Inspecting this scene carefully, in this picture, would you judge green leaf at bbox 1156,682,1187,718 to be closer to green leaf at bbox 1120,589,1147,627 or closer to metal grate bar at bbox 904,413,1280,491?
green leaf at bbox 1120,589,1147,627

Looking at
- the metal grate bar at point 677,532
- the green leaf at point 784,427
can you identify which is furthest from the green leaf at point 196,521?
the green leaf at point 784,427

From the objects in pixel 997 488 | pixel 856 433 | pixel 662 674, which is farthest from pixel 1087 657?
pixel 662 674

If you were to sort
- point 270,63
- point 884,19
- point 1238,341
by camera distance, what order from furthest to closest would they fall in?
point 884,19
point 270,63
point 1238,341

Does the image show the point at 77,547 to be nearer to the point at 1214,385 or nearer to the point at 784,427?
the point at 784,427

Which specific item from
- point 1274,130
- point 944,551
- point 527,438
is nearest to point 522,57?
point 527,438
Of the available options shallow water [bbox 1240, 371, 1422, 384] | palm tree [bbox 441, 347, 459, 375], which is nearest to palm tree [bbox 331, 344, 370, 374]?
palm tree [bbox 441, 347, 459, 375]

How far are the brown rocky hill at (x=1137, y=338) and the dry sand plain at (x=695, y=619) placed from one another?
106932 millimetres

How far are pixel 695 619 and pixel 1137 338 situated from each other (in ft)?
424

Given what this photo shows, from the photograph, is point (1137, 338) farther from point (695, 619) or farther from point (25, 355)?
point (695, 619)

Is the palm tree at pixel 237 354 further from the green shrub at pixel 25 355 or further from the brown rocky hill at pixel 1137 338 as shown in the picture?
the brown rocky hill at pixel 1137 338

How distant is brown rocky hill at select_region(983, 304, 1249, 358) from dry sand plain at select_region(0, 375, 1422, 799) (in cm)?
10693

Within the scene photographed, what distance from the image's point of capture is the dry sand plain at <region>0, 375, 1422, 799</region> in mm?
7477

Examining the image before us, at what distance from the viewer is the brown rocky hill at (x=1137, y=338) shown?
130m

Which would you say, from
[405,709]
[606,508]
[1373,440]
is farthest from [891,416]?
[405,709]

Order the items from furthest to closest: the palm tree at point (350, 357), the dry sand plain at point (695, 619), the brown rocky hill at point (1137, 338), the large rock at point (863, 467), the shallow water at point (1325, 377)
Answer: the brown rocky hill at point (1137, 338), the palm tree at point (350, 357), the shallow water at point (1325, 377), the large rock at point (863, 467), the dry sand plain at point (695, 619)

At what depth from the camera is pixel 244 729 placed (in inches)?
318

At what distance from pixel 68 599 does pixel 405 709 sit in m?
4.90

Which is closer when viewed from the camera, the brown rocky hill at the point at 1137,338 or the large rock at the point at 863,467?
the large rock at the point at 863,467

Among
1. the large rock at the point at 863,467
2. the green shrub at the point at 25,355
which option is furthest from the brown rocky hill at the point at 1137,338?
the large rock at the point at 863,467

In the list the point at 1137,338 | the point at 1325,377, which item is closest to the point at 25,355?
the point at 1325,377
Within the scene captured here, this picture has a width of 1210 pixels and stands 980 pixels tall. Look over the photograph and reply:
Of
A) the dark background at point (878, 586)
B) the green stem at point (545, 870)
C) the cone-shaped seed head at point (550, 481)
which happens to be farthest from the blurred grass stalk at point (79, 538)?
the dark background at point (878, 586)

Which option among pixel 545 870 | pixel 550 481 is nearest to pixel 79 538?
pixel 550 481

────────────────────────────────────────

[Your task] Render the records starting with the line that contains "Which option among" and going on through the end of the records as a two-column CSV with the columns text and answer. Give one row per record, with its text and its answer each in one quoted field and line breaks turned into spaces.

[Correct response]
text,answer
"Which option among pixel 545 870 | pixel 550 481 is nearest to pixel 79 538?","pixel 550 481"